* [Objective] Return, verbatim, the span of entries that opens with the line containing "What is the distance dividing" and runs through the final line of the entries, with both ends included.

Entries of spatial reasoning questions
"""
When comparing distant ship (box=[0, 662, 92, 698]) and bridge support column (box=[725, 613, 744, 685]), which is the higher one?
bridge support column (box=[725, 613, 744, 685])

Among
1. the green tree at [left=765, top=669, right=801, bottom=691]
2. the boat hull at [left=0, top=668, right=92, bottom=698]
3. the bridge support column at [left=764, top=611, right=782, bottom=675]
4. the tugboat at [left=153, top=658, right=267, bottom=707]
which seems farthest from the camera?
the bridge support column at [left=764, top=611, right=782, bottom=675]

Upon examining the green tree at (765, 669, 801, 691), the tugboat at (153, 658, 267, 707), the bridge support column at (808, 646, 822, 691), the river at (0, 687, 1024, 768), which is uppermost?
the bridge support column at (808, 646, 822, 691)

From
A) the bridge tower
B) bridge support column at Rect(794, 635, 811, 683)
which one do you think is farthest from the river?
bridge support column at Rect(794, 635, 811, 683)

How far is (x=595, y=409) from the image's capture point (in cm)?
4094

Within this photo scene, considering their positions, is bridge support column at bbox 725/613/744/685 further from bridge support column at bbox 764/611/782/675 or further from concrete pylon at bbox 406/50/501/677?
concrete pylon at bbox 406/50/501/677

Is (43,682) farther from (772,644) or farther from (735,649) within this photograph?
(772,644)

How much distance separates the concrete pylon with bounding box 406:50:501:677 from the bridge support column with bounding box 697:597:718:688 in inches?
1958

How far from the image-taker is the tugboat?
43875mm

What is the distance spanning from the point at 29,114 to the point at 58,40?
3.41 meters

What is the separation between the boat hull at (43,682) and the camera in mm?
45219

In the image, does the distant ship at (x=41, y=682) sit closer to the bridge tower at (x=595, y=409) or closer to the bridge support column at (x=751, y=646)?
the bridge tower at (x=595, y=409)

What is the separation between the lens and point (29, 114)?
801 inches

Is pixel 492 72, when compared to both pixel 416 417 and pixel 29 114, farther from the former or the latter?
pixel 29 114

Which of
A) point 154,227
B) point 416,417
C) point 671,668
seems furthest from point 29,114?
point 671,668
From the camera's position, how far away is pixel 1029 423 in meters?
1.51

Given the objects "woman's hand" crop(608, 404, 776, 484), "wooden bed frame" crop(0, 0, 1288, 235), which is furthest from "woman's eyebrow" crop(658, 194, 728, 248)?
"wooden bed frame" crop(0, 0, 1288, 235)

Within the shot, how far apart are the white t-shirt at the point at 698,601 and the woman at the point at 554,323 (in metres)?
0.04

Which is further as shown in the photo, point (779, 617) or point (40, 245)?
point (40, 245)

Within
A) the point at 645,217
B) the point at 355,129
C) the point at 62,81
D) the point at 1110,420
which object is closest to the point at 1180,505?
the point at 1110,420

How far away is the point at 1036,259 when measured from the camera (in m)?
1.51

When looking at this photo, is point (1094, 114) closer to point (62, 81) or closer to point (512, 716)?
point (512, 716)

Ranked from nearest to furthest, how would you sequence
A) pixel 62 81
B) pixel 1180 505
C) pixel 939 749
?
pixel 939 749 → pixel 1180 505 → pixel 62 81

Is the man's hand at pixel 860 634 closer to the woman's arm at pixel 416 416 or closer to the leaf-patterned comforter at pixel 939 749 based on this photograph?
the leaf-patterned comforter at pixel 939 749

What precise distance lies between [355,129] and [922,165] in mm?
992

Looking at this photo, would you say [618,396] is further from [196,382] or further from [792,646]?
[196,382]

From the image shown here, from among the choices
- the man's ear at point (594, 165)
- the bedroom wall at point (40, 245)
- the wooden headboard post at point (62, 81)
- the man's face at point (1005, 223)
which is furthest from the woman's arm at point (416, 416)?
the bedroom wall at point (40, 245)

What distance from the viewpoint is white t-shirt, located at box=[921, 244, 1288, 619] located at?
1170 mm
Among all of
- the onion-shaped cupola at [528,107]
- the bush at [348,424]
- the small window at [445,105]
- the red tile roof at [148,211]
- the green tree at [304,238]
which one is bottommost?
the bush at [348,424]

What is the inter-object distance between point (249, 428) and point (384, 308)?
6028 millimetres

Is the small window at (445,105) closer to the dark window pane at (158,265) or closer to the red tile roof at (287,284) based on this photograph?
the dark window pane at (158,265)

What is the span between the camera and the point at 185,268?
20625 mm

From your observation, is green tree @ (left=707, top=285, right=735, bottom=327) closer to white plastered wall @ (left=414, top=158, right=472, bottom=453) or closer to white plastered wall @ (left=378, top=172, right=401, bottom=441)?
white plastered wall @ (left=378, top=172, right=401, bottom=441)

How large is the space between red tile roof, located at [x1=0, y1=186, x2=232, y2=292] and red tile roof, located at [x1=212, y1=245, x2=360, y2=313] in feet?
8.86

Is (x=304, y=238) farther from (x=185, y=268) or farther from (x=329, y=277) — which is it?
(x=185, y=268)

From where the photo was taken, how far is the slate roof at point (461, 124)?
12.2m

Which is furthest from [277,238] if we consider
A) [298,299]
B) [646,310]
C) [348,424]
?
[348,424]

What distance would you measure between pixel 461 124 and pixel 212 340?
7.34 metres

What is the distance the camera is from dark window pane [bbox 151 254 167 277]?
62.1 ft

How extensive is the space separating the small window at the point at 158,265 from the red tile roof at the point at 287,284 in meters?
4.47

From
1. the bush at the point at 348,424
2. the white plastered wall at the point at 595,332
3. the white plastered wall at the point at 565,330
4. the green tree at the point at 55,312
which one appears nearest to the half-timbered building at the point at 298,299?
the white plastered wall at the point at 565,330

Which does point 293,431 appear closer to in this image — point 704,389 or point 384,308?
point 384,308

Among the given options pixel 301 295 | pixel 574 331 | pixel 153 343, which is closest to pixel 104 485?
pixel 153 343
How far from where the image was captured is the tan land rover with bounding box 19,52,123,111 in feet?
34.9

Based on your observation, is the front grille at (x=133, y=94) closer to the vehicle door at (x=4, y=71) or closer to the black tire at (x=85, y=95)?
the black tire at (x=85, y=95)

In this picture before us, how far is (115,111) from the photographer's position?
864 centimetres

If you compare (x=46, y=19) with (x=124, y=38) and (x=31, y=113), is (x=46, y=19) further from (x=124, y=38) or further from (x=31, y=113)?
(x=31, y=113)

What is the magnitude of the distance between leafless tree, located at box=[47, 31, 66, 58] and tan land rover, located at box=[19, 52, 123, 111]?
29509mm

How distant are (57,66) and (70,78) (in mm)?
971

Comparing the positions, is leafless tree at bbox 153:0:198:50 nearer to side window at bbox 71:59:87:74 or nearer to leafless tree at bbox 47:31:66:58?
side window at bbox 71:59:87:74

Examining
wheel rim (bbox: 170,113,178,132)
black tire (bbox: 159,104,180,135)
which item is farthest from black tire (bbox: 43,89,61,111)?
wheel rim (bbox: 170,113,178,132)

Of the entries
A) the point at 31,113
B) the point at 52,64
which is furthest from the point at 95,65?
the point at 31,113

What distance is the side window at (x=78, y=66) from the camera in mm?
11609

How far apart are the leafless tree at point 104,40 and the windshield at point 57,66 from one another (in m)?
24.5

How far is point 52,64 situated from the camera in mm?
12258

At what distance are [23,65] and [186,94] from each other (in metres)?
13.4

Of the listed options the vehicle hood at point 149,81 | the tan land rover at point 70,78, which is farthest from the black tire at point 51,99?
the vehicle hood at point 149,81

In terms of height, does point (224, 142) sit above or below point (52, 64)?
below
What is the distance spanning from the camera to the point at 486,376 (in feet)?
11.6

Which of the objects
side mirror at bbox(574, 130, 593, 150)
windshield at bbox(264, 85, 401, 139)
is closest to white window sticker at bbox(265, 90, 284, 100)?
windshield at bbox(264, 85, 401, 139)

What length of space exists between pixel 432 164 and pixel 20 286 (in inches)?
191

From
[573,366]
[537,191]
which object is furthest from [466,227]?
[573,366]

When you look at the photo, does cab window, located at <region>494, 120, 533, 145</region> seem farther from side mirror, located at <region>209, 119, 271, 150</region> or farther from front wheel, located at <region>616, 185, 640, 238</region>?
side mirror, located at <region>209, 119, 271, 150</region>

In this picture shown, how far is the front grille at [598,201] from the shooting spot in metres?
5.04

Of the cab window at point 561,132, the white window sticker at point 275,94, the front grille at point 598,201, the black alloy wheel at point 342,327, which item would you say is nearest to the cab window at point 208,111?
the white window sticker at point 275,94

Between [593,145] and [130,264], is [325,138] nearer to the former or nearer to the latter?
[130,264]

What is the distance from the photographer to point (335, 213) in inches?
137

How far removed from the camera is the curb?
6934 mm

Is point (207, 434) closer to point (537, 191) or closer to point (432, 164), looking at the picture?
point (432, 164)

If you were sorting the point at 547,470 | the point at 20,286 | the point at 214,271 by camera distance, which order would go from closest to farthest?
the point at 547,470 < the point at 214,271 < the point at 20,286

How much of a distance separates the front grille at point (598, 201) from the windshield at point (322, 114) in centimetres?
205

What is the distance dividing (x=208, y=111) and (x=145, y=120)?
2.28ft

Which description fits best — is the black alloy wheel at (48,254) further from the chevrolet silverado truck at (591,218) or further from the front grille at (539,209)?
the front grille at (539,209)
"""
* [Task solution]
What is the distance dividing (x=208, y=111) and (x=145, y=120)?
2.28ft

Which description fits best — is the black alloy wheel at (48,254) further from the chevrolet silverado truck at (591,218) or further from the front grille at (539,209)?
the front grille at (539,209)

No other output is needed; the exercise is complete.